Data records

####

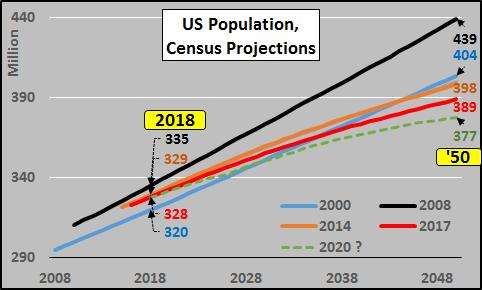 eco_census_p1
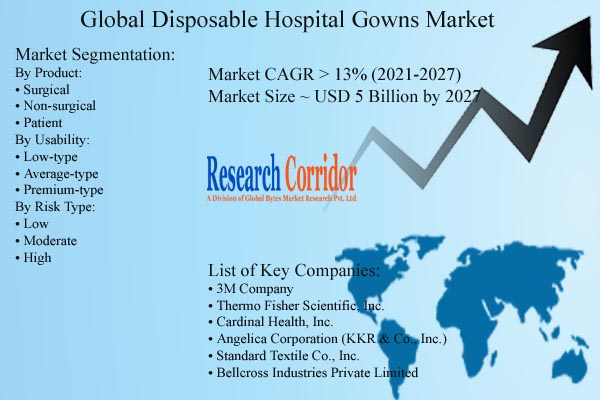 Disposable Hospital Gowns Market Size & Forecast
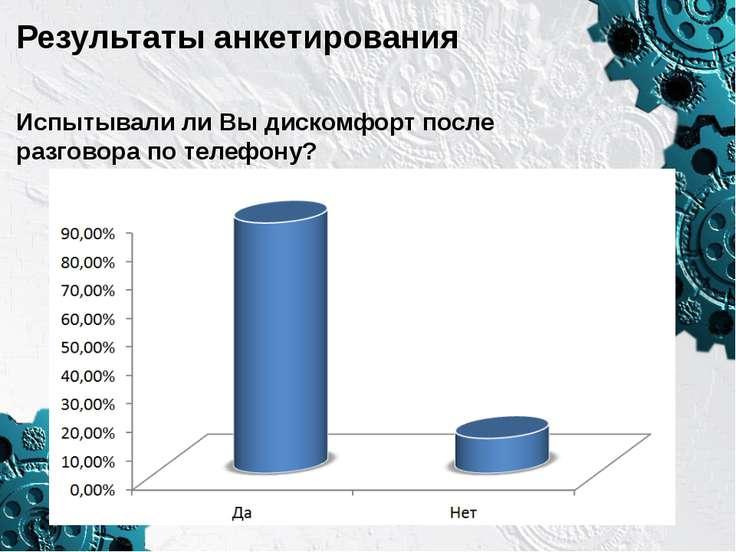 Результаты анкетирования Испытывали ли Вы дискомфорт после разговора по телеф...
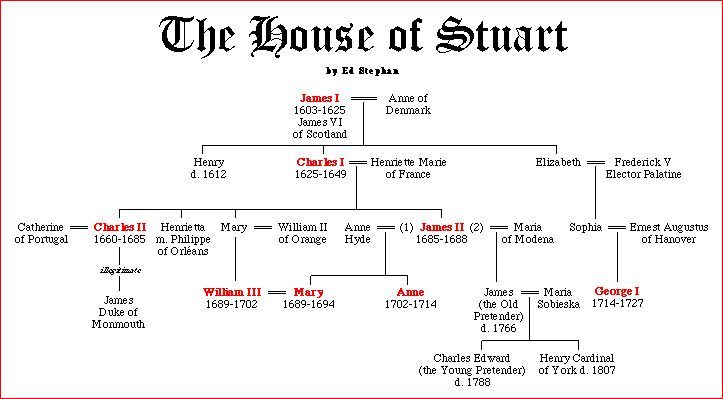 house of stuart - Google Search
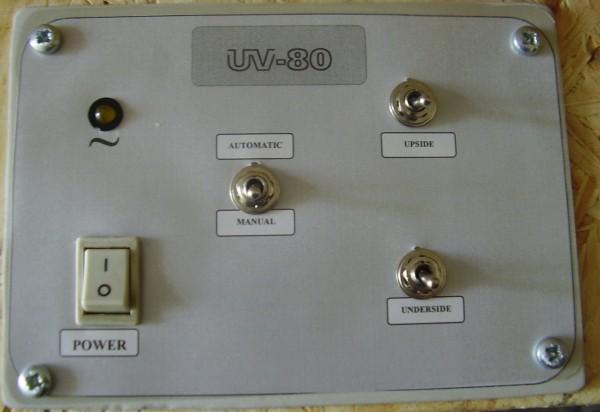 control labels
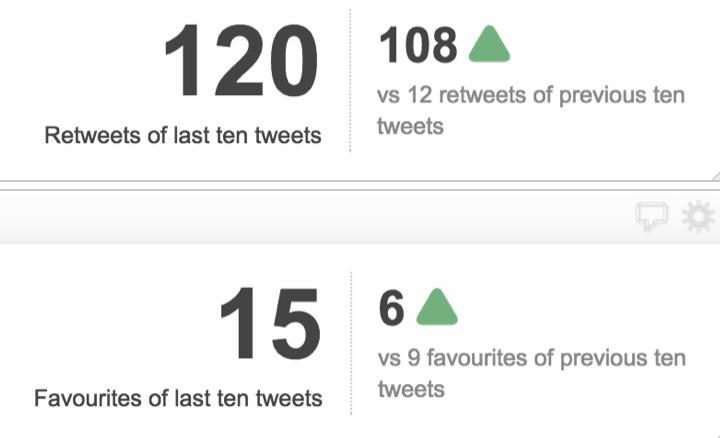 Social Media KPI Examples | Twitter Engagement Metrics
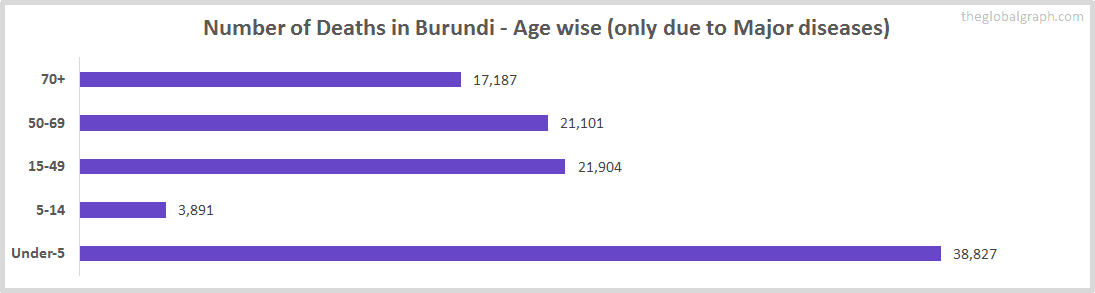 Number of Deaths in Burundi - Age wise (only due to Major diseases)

####

**Problem to solve:** Pictures are not part of the copy; transcribe the rest of the data verbatim.

**Task answer:**
 eco_census_p1
 Disposable Hospital Gowns Market Size & Forecast
 Результаты анкетирования Испытывали ли Вы дискомфорт после разговора по телеф...
 house of stuart - Google Search
 control labels
 Social Media KPI Examples | Twitter Engagement Metrics
 Number of Deaths in Burundi - Age wise (only due to Major diseases)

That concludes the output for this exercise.